> **Rows from a spatial reasoning dataset**
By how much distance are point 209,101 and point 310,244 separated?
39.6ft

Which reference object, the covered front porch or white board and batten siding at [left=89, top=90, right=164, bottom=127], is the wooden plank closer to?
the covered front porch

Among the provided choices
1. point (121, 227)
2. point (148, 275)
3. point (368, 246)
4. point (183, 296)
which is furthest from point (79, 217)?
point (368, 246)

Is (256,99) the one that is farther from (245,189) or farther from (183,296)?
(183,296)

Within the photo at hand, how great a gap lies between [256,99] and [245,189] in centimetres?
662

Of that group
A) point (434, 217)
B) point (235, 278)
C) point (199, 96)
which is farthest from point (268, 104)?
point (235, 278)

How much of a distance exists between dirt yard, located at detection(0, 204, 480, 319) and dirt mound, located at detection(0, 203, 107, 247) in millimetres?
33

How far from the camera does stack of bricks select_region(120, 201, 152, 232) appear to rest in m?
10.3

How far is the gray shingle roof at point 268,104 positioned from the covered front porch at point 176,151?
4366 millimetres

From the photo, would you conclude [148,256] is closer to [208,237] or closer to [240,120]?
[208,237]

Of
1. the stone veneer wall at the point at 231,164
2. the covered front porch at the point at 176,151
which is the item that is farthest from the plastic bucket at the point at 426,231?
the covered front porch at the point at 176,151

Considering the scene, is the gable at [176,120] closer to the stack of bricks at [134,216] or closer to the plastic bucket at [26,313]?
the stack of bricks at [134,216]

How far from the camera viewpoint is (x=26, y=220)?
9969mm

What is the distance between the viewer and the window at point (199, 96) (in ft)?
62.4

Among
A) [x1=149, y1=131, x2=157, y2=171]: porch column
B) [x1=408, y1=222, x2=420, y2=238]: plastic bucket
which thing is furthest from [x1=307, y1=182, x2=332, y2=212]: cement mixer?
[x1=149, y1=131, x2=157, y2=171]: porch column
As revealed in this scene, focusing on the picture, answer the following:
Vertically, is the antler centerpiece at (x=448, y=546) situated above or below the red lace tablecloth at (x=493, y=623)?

---

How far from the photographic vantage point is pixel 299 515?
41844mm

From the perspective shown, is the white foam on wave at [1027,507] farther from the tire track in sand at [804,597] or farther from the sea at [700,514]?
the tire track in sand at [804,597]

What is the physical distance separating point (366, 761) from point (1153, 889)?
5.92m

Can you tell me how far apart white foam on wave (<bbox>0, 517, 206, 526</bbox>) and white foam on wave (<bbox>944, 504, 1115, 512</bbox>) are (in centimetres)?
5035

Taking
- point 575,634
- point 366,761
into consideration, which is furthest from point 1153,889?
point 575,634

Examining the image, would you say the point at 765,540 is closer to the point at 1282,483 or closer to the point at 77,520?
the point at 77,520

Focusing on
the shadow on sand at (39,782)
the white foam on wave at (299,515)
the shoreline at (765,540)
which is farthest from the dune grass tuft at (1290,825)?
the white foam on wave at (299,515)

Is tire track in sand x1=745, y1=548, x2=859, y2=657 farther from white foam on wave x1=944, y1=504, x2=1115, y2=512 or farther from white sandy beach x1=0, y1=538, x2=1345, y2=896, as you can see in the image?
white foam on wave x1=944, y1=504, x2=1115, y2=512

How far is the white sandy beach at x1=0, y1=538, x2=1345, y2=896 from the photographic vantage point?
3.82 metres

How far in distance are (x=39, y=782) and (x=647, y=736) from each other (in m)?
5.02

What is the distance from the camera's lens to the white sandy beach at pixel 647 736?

> **Objective**
Substitute "camera" for "camera's lens" in the lines starting at the one containing "How far in distance" and ending at the one containing "What is the distance from", leaving everything else unchanged. Reproduce only those lines.

> **Written response**
How far in distance are (x=39, y=782) and (x=647, y=736) from each other (in m)?
5.02

What is the distance from the camera to the white sandy beach at pixel 647 736?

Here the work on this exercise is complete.